# **Introduction**


"SentenceTransformers was designed in such way that fine-tuning your own sentence / text embeddings models is easy. It provides most of the building blocks that you can stick together to tune embeddings for your specific task."

There's no training strategy for all use cases, as this is based on available data and type of task.


Natural Language Inference (NLI) for Training Sentence Transformers
---

Among multiple approcahes to training sentence transformers, we are taking a dive into NLI datasets.

NLI focuses on identifying sentence pairs that infer or do not infer one another.

We are using two datasets here;



1.   The **Stanford Natural Language Inference (SNLI)** contains 550k sentences pairs.
2.   **Multi-Genre NLI (MNLI)** corpora contains 393k sentences pairs.

A combination of both gives 943k sentence pairs.
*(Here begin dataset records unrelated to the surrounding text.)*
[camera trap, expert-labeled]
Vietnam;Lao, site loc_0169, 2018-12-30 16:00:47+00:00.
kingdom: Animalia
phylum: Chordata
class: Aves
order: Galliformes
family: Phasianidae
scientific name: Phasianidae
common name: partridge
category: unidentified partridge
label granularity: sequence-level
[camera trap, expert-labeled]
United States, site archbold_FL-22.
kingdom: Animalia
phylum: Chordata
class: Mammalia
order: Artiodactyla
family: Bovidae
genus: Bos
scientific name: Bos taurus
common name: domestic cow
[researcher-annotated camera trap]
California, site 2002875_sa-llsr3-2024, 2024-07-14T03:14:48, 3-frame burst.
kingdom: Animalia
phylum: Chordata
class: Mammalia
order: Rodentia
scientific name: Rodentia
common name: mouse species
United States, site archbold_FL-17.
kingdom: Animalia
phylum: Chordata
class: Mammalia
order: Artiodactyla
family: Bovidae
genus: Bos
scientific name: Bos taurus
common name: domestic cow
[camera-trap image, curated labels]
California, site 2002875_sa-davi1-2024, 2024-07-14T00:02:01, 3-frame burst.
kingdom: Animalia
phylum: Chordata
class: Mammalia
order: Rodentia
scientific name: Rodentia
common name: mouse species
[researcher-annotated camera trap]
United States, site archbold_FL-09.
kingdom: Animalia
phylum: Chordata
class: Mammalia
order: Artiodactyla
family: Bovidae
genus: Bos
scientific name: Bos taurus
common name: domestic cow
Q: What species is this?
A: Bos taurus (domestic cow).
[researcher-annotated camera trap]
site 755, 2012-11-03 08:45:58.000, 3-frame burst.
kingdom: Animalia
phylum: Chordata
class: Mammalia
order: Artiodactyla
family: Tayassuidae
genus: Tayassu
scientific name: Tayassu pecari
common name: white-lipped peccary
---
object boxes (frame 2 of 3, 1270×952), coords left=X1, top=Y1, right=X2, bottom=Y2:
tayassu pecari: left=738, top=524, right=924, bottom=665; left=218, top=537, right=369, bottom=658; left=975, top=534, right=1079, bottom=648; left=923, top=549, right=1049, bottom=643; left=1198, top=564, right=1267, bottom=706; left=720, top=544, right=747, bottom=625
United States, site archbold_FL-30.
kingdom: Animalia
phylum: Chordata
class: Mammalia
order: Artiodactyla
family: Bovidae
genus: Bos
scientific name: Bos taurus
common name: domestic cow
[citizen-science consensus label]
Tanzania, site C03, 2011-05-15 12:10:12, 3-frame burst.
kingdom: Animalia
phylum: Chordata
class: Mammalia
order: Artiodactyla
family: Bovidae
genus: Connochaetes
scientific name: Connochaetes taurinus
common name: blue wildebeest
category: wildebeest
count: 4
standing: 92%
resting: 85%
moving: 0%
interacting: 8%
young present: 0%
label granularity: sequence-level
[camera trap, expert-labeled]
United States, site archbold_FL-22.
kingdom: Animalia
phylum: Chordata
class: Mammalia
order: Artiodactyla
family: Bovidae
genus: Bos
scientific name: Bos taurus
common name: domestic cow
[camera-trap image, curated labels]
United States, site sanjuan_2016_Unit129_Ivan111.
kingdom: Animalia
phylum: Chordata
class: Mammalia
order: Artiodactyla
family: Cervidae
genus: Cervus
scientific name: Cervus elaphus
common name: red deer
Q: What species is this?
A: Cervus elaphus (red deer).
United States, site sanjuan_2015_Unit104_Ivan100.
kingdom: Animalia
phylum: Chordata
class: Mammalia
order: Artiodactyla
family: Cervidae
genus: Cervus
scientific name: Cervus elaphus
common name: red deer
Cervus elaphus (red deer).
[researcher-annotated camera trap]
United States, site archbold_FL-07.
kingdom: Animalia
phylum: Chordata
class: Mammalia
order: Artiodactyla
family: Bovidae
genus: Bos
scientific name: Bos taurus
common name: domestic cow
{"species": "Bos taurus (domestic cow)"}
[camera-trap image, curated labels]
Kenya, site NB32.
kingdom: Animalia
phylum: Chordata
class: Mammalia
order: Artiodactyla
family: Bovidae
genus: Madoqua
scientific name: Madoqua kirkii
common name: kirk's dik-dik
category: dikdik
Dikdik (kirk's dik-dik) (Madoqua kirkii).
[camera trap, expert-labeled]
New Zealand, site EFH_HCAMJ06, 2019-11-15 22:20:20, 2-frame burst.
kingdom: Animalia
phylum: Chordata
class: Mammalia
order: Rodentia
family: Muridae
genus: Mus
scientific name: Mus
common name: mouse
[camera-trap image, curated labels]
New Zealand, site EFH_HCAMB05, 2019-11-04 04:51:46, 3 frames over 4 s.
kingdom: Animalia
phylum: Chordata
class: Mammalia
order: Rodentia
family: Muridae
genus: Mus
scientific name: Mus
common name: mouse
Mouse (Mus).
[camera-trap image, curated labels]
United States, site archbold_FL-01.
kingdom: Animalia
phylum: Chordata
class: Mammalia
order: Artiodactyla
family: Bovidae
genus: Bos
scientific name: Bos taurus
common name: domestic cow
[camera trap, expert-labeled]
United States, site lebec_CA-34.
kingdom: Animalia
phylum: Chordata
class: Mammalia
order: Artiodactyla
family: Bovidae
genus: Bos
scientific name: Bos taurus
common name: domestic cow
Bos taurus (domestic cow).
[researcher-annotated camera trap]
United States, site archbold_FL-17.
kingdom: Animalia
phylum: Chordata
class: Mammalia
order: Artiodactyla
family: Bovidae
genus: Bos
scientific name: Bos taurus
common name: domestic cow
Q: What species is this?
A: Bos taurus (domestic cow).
Botgh pairs include a **premise** and a **hypothesis**, and each pair is *assigned a label.*



0 — entailment, e.g. the premise suggests the hypothesis.

1 — neutral, the premise and hypothesis could both be true, but they are not necessarily related.

2 — contradiction, the premise and hypothesis contradict each other.


---

**How it works:**

During model training, we pass the **sentence A (the premise)** into BERT, after which **sentence B (the hypothesis)** goes in as well on the next procedure.

Then the **models get optimised** using **softmas loss** using the label field.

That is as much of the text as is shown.